In other words, Young doesn’t need Spotify—in the same way he didn’t need MP3s (“Download this/Sounds like shit,” went a line from 2009’s “Fork in the Road”), iPods (Pono anybody?), or even CDs. When I was first becoming acquainted with Young’s music in the early 2000s, I was unable to hear what many fans considered his greatest album, 1974’s On the Beach, which for decades he refused to release on CD. I didn’t own a record player, and I was yet to find my way around MP3 blogs, so I just had to wait. (The previous year’s Time Fades Away, another personal favorite, has still not officially arrived on the format.)
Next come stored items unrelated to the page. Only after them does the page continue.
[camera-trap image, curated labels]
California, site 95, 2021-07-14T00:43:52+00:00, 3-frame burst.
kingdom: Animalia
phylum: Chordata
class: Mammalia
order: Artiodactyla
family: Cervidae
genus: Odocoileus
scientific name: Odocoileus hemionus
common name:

Back then, I might have longed for something like Spotify, where I could access an artist’s entire catalog without ever having to leave my house. This was also Young’s dream for a while. “Technology is supposed to make life better for everyone,” he wrote, 10 years ago, in his memoir Waging Heavy Peace, suggesting that wider access to music wasn’t the problem—it was the compromised sound quality, and how the wrong people were making money. With his statement this week, Young escalates his grievances—to his mainstream audience, he is now framing Spotify as not just the latest extension of a morally bankrupt music industry, but also as a willing vessel for harmful misinformation. And so he began developing an alternative: “I believe in what I am trying to do and that good karma will come from it,” he wrote in his memoir. “It’s just a matter of time.”